A postal worker in Pennsylvania has admitted to making up explosive accusations about mail-in voting irregularities in the 2020 election that were picked up by supporters of President Donald Trump as supposed evidence of fraud, according to congressional investigators.
Richard Hopkins, a U.S. Postal Service employee in Erie, Pa., first alleged last week that his supervisor had instructed staff to backdate mail-in ballots cast after Election Day in order to get them counted — which would be illegal.
The claims were seized on by the Trump campaign and congressional Republicans as proof that Trump had good reason not to concede the election to President-elect Joe Biden — especially since Hopkins had signed a sworn affidavit to certify his allegations.
But Hopkins admitted to investigators from the U.S. Postal Service inspector general’s office on Monday that his allegations were false, according to the House Oversight Committee.
“IG investigators informed committee staff today that they interviewed Hopkins on Friday, but that Hopkins RECANTED HIS ALLEGATIONS yesterday and did not explain why he signed a false affidavit,” the Democrat-led committee tweeted late Tuesday.

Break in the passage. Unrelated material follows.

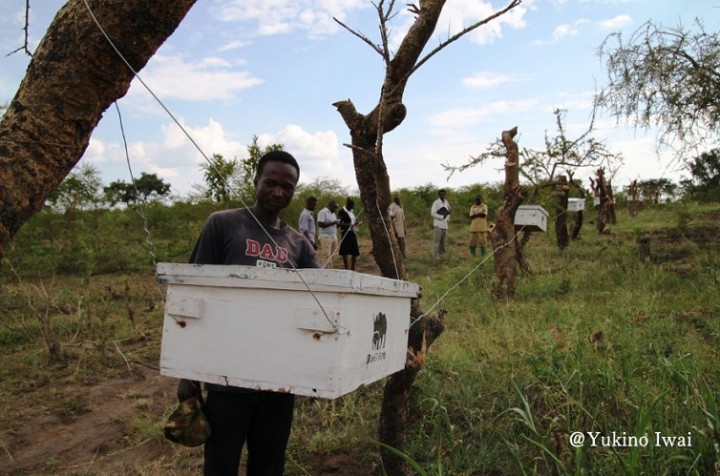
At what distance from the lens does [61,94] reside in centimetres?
172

The revelations come as Trump continues to refuse to acknowledge Biden’s victory, citing baseless claims of widespread voter fraud in the election.
Hopkins could not be reached for comment.

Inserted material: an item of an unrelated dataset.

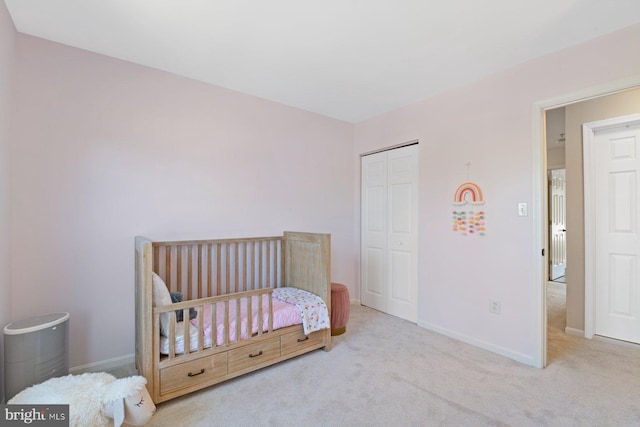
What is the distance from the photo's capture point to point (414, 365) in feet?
7.53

Tim Murtaugh, a spokesman for the Trump campaign, suggested without evidence that Hopkins may have been forced to backpedal on his allegations.
“He described explicitly what it is that he experienced, and we don’t know what kind of pressure he has been under since he publicly made those statements, especially given the fact that our own lawyers were doxxed on Twitter today,” Murtaugh said.

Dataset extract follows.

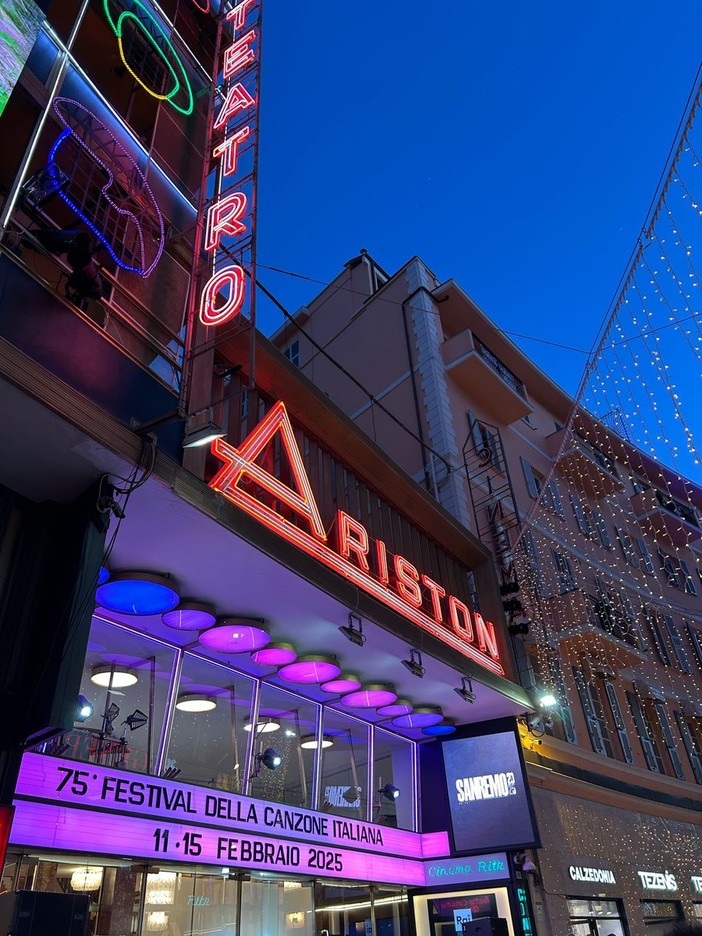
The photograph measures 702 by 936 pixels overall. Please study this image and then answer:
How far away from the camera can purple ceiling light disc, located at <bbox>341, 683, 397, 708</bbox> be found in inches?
458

The U.S. Postal Service inspector general began investigating Hopkins’ claims after they first emerged in a Friday report from Project Veritas, a far-right outlet with a history of peddling conspiracy theories and falsehoods.
The Trump campaign cited Hopkins’ accusations in a lawsuit filed Monday claiming Pennsylvania should not be allowed to certify its election results.
The Trump campaign also provided Hopkins’ affidavit to Senate Judiciary Chairman Lindsey Graham, R-S.C., who called on the Justice Department to launch an investigation.
After Graham’s call for a probe, Attorney General William Barr issued an unusual memo authorizing federal prosecutors across the country to investigate “substantial allegations” of voter fraud, even though no credible evidence has emerged to suggest illegal votes facilitated Biden’s victory.